◆ PROBLEM TO SOLVE
Copy out the data word for word, from the line with "What is the inter-object" up to and including the line with "Answer: the point".

◆ GIVEN DATA

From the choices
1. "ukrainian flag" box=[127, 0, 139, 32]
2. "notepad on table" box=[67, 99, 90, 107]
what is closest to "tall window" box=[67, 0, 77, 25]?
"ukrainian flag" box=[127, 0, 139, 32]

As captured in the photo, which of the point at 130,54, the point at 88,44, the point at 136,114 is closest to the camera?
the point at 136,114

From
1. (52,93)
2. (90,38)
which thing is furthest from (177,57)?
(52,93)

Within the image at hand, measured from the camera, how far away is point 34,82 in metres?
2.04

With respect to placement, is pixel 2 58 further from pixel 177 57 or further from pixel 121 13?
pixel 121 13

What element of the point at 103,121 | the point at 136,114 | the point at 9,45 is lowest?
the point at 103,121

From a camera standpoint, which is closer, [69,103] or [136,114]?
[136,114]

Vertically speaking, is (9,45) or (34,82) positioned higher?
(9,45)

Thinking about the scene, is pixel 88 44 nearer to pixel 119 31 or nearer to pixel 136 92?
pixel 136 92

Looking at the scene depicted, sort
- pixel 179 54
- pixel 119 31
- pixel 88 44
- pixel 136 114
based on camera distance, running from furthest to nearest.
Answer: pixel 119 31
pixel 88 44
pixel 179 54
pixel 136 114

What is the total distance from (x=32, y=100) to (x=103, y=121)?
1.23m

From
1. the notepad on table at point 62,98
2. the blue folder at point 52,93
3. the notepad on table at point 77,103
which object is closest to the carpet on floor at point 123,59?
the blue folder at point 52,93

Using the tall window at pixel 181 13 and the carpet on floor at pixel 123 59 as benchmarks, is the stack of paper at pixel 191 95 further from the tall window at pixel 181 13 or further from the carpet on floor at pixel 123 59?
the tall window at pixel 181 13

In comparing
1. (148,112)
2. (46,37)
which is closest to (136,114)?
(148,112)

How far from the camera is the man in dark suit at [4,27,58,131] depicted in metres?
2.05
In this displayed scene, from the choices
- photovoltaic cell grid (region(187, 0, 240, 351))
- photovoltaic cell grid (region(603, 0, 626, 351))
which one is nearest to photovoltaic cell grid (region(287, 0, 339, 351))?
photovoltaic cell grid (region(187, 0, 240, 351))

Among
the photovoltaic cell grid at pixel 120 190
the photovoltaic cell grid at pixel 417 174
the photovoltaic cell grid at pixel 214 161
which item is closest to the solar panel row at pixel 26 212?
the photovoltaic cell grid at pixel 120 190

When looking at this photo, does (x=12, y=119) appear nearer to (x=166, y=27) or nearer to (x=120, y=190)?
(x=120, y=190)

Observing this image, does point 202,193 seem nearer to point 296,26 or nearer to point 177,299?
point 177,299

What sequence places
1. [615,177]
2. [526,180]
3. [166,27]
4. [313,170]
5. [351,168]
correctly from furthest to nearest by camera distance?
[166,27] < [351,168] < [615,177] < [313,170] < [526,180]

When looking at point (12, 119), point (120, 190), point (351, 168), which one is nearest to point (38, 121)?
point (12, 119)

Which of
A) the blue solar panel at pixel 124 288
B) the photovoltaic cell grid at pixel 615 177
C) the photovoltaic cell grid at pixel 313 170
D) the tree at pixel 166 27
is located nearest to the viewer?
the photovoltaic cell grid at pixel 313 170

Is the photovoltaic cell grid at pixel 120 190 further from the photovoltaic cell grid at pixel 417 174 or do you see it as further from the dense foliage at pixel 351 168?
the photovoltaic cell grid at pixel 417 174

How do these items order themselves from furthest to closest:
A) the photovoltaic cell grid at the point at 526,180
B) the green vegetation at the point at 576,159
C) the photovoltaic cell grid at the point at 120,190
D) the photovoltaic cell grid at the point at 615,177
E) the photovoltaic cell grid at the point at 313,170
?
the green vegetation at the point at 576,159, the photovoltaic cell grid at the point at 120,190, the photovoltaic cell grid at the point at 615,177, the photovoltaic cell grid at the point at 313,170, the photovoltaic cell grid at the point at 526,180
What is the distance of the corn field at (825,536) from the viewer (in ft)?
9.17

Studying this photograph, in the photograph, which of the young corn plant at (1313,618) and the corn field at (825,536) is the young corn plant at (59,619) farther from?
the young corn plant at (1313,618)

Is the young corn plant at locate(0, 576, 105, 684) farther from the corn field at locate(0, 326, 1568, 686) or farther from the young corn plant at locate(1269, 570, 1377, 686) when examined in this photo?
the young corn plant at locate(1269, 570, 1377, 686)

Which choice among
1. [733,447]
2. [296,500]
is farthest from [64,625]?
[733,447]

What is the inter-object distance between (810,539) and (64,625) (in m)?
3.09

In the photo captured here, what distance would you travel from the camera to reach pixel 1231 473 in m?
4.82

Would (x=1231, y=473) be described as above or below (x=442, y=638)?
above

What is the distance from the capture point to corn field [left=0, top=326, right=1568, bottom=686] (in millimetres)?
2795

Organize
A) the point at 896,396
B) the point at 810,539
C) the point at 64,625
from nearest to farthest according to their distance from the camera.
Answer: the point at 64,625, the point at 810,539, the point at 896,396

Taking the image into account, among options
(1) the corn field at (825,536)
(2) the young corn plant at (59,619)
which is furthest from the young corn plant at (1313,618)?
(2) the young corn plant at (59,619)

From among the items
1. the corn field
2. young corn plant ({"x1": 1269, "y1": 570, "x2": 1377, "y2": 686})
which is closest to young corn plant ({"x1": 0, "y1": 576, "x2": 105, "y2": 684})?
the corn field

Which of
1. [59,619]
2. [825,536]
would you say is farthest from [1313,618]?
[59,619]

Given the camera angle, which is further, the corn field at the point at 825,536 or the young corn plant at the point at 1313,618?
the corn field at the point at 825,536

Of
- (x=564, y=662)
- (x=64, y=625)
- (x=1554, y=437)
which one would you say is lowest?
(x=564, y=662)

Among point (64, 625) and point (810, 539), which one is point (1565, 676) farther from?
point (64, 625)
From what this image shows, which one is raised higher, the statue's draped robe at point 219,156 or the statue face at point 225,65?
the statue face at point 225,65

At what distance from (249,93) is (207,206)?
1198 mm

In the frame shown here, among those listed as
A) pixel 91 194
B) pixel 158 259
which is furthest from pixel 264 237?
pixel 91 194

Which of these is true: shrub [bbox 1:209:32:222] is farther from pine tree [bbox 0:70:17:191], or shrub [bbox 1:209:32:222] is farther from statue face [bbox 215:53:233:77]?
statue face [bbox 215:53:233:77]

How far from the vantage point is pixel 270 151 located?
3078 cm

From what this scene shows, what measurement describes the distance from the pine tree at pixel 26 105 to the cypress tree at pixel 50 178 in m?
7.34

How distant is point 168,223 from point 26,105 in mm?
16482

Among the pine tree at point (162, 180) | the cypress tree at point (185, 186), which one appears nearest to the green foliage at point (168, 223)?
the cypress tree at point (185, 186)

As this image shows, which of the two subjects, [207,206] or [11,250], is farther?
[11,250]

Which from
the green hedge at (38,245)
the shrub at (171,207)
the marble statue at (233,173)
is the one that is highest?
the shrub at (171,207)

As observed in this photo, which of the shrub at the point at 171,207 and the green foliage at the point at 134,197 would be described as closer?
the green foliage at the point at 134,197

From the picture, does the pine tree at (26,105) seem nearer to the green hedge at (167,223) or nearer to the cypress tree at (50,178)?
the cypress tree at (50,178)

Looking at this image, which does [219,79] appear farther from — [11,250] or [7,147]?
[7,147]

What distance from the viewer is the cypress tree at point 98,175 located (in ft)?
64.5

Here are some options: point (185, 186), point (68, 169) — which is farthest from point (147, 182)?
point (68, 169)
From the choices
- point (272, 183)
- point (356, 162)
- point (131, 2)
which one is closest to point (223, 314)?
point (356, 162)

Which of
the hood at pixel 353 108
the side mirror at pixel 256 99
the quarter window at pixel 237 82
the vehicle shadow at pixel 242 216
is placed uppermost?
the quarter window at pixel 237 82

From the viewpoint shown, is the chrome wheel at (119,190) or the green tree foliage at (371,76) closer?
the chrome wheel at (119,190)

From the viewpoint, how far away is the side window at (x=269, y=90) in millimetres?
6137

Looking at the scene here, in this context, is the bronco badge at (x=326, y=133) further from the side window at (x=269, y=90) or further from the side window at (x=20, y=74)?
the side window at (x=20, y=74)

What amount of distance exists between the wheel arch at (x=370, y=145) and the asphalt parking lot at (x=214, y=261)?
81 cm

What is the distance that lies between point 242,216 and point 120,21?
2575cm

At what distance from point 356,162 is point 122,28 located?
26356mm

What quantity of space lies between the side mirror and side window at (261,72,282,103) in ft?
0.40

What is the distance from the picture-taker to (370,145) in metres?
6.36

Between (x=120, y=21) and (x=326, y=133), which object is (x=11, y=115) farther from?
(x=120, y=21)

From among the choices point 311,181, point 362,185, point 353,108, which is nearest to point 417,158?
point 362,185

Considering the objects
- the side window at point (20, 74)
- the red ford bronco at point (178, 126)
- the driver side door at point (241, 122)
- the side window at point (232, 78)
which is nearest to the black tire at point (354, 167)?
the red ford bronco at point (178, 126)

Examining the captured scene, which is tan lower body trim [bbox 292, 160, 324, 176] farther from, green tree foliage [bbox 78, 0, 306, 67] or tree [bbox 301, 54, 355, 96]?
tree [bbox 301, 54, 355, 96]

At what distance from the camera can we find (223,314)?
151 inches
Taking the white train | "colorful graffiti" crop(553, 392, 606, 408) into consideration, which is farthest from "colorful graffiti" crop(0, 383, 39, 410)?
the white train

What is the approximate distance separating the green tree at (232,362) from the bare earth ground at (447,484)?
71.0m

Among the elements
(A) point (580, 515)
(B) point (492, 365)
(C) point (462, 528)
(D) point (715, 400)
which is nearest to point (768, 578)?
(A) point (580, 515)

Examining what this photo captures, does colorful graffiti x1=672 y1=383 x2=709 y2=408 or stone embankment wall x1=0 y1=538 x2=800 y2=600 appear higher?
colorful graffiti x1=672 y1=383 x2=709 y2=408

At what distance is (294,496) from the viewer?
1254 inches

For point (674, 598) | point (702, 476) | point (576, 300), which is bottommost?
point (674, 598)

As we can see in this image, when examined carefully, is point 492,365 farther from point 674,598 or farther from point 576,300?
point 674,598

◆ SOLVED EXERCISE
What is the inter-object distance between (810,539) and (64,625) (in m)?
3.09

In the photo captured here, what distance would you travel from the camera to reach pixel 1231 473 in m?
4.82

Would (x=1231, y=473) be described as above or below (x=442, y=638)?
above

What is the distance from the capture point to corn field [left=0, top=326, right=1568, bottom=686] (in millimetres)?
2795

Organize
A) the point at 896,396
B) the point at 810,539
C) the point at 64,625
from nearest to farthest according to their distance from the camera.
Answer: the point at 64,625, the point at 810,539, the point at 896,396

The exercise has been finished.